You are currently viewing Yup, It’s Autumn: Pumpkin Bread

Yup, It’s Autumn: Pumpkin Bread

One day maybe five years ago, my friend and former colleague L brought a loaf of pumpkin bread to work; it was devoured in about sixty seconds—with our entire department fighting over who got the last slice. Of course I begged for the recipe. The original version called for 3 cups of sugar and a full cup of oil, but L had already lightened it considerably by the time she handed it over; now I’ve tweaked it a little more. You’ll find that it’s barely sweet, extremely moist, and bursting with the flavors of the season; it’s just the thing for a mid-morning (or afternoon) coffee break on a cool, sunny day. The beauty of this quick bread is that it takes full advantage of pumpkin’s best attributes: its smoothness, its natural sweetness, its moistness—all the things that let you get away with using very little fat, and not too much sugar.

When I was done I had some leftover pumpkin, so I stirred about 2/3 cup into the wet ingredients for an Oven-Puffed Pancake (and added the same mix of spices below to the dry), then topped it with some of yesterday’s Baked Apple Compote. It was a tasty variation on one of my standby weekend dishes.
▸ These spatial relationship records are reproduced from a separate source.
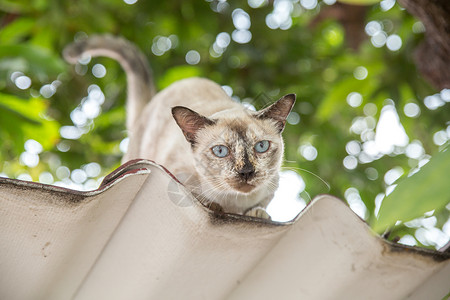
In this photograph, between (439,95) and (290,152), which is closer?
(439,95)

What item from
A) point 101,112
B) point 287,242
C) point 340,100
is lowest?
point 101,112

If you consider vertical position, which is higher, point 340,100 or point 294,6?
point 294,6

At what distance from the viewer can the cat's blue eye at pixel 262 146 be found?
6.02 ft

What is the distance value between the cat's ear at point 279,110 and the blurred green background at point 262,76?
106 cm

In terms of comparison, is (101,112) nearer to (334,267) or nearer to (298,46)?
(298,46)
This recipe makes two loaves. I suppose you could halve it, but then you wouldn’t have a spare to bring to work the next day, like I’m doing tomorrow!

Low-Fat Pumpkin Bread
Makes 2 loaves

Butter or cooking spray, for greasing pans
1 cup sugar [I used Splenda]
1 cup dark brown sugar
½ cup vegetable oil
6 egg whites
20 oz pumpkin (if it’s canned, don’t use pumpkin pie mix—make sure it’s plain pumpkin)
1 t. vanilla
3 ½ cups flour
2 t. baking soda
1 t. baking powder
2 t. salt
1 t. nutmeg
1 t. allspice
1 t. cinnamon
½ t. cloves
2/3 cup water
1 cup toasted pecans, chopped

Preheat oven to 350. Grease two 9 x 5 loaf pans with butter or cooking spray, and set aside. Cream together sugars and oil in a large mixing bowl; add egg whites, pumpkin, and vanilla and mix well. Sift together dry ingredients; add to pumpkin mixture alternately with water, mixing well after each addition. Pour into prepared pans and bake for 60-75 minutes, switching placement in the oven halfway through to ensure even baking. Bread is done when a tester (I use a thin wooden skewer or a poultry lacing pin) comes out clean. Turn out onto wire rack to cool.